**Your task:** For every record beneath this instruction, give an exact repetition, omitting images.

**Image-text web data:**
--- START ---
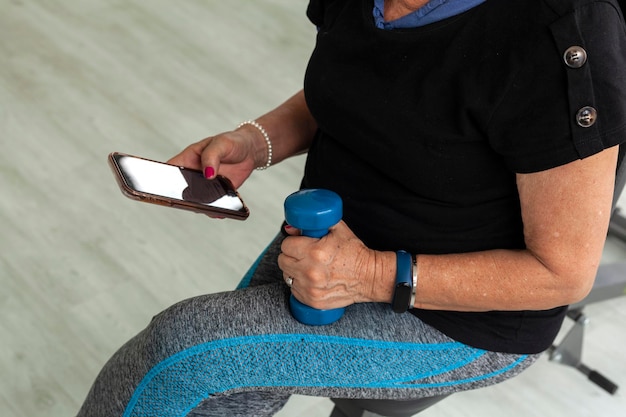 Una donna latina più anziana si allena in palestra con i manubri usando i video di allenamento del cellulare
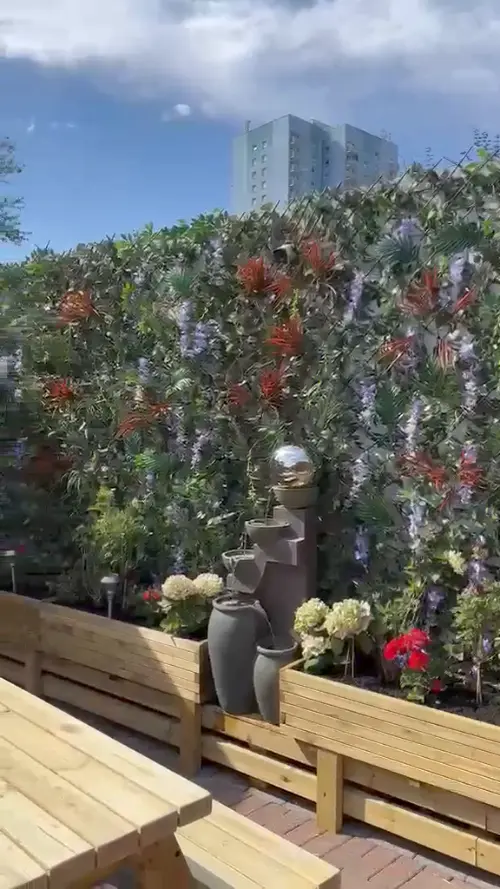 A wall of flowers and foliage behind a stone water feature and planters, with a picnic bench in front and blue sky above.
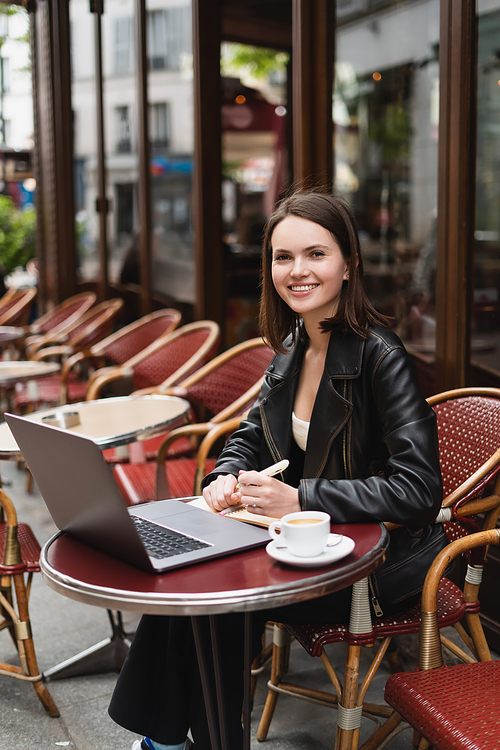 happy freelancer in black jacket  near laptop and cup of coffee on table in french outdoor cafe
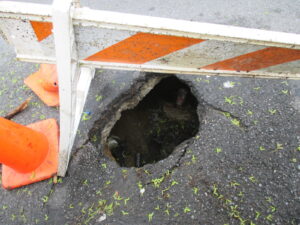 Roadway sinkhole sewer line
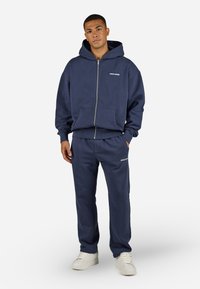 Navy blue zip-up hoodie with a front pocket, paired with matching sweatpants featuring an embroidered logo. Smooth texture, casual fit.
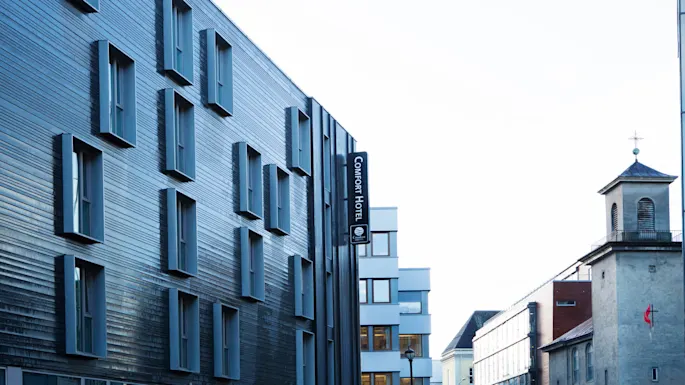 Moderni rakennus, jossa on ulkonevat ikkunat, ja kyltti "COMFORT HOTEL" kaupunkikadulla. Vieressä on pieni, perinteinen kirkontorni ristillä.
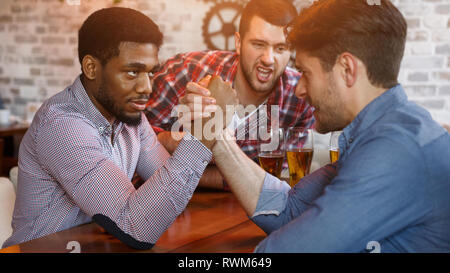 Amici divertendosi, braccio di wrestling, ogni altra in bar Foto Stock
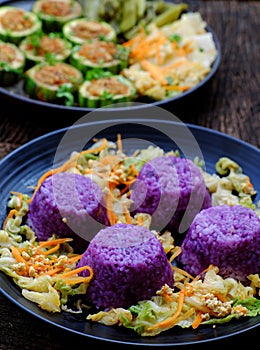 Vietnamese vegetarian eating, grilled vegetables, winter melon stuff with tofu, carrot, violet rice dish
--- END ---
**Answer space:**
 Una donna latina più anziana si allena in palestra con i manubri usando i video di allenamento del cellulare
 A wall of flowers and foliage behind a stone water feature and planters, with a picnic bench in front and blue sky above.
 happy freelancer in black jacket  near laptop and cup of coffee on table in french outdoor cafe
 Roadway sinkhole sewer line
 Navy blue zip-up hoodie with a front pocket, paired with matching sweatpants featuring an embroidered logo. Smooth texture, casual fit.
 Moderni rakennus, jossa on ulkonevat ikkunat, ja kyltti "COMFORT HOTEL" kaupunkikadulla. Vieressä on pieni, perinteinen kirkontorni ristillä.
 Amici divertendosi, braccio di wrestling, ogni altra in bar Foto Stock
 Vietnamese vegetarian eating, grilled vegetables, winter melon stuff with tofu, carrot, violet rice dish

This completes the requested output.